- _PROBLEM TO SOLVE_
Render everything from the line containing "What distance from the camera" down to the end of the entries as a JSON list of strings, one string per line, with blank lines omitted. Leave the pictures out of the list.

Stored records:

····················

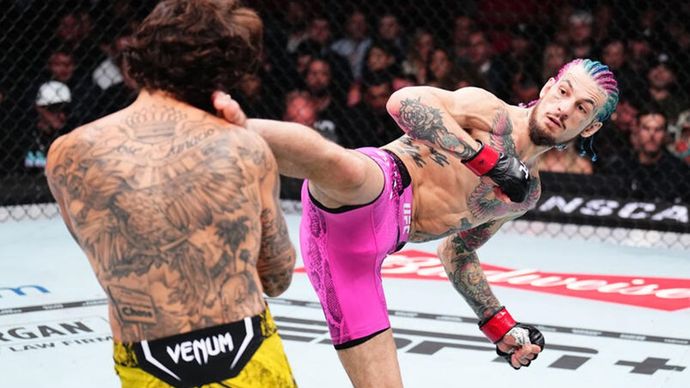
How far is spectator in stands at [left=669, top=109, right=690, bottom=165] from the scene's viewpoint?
18.7 ft

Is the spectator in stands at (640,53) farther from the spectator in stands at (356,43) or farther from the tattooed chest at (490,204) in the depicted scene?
the tattooed chest at (490,204)

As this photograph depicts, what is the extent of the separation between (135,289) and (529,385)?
6.42ft

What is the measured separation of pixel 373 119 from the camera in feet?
20.7

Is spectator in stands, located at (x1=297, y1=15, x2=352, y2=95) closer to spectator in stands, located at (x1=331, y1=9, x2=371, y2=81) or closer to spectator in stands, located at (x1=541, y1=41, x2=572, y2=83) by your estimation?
spectator in stands, located at (x1=331, y1=9, x2=371, y2=81)

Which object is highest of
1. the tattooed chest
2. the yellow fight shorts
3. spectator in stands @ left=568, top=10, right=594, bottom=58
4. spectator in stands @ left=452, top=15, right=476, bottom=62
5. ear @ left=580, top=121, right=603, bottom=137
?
the yellow fight shorts

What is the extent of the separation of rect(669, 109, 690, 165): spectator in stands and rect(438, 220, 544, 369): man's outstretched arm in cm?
282

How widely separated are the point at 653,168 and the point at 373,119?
57.8 inches

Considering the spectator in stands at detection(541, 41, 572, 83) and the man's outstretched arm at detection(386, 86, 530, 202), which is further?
the spectator in stands at detection(541, 41, 572, 83)

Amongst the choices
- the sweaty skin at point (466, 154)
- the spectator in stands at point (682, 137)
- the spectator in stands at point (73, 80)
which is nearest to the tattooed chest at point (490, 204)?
the sweaty skin at point (466, 154)

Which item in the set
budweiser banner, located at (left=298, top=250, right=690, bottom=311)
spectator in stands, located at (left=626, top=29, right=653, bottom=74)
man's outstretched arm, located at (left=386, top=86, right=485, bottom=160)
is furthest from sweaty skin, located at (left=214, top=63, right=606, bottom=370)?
spectator in stands, located at (left=626, top=29, right=653, bottom=74)

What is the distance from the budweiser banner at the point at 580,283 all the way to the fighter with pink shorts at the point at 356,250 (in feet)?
6.28

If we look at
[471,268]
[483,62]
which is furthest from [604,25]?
[471,268]

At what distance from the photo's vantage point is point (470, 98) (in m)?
3.03

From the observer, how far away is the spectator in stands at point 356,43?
6371 mm
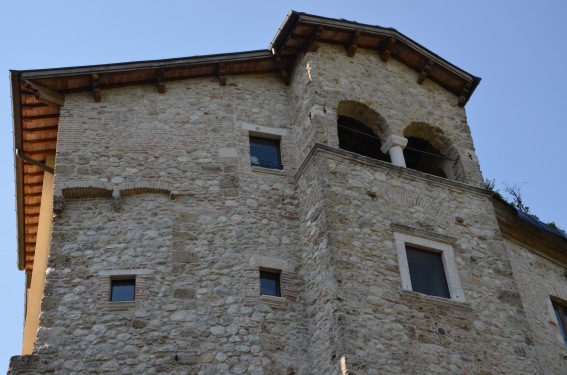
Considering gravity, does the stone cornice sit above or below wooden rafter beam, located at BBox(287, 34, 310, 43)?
below

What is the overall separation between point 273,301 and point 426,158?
576cm

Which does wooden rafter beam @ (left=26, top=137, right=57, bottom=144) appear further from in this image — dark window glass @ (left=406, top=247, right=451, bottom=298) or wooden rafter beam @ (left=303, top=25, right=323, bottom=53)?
dark window glass @ (left=406, top=247, right=451, bottom=298)

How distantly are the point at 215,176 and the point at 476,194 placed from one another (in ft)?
16.6

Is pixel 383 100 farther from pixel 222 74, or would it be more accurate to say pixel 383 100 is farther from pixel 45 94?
pixel 45 94

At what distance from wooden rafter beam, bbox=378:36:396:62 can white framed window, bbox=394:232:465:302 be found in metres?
4.71

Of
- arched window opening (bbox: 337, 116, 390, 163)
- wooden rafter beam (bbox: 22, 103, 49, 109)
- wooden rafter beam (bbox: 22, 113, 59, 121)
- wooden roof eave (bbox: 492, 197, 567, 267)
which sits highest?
arched window opening (bbox: 337, 116, 390, 163)

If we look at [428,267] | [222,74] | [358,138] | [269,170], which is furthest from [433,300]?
[222,74]

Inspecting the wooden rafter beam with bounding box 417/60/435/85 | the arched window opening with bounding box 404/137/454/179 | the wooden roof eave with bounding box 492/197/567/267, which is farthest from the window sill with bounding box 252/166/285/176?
the wooden roof eave with bounding box 492/197/567/267

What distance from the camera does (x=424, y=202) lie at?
49.2 feet

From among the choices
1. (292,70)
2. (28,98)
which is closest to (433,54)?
(292,70)

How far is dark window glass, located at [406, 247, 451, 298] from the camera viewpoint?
13.9 metres

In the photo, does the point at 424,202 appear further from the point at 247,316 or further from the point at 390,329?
the point at 247,316

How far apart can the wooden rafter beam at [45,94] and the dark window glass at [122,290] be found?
4086 millimetres

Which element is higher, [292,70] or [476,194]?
[292,70]
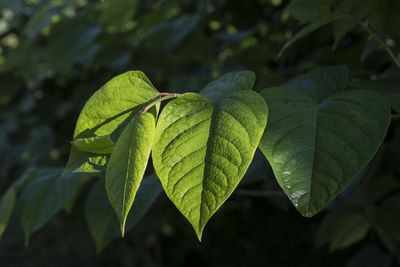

····················

- _FINAL RESULT_
[
  "What distance from the camera does (x=424, y=202) lie at?",
  "49.2 feet",
  "From among the choices",
  "1. (292,70)",
  "2. (28,98)",
  "which is closest to (433,54)?",
  "(292,70)",
  "How far is dark window glass, located at [406, 247, 451, 298] from the camera viewpoint?",
  "13.9 metres",
  "In the photo, does the point at 424,202 appear further from the point at 247,316 or further from the point at 390,329?",
  "the point at 247,316",
  "How far apart can the wooden rafter beam at [45,94] and the dark window glass at [122,290] be found?",
  "4086 millimetres",
  "Which element is higher, [292,70] or [476,194]?",
  "[292,70]"
]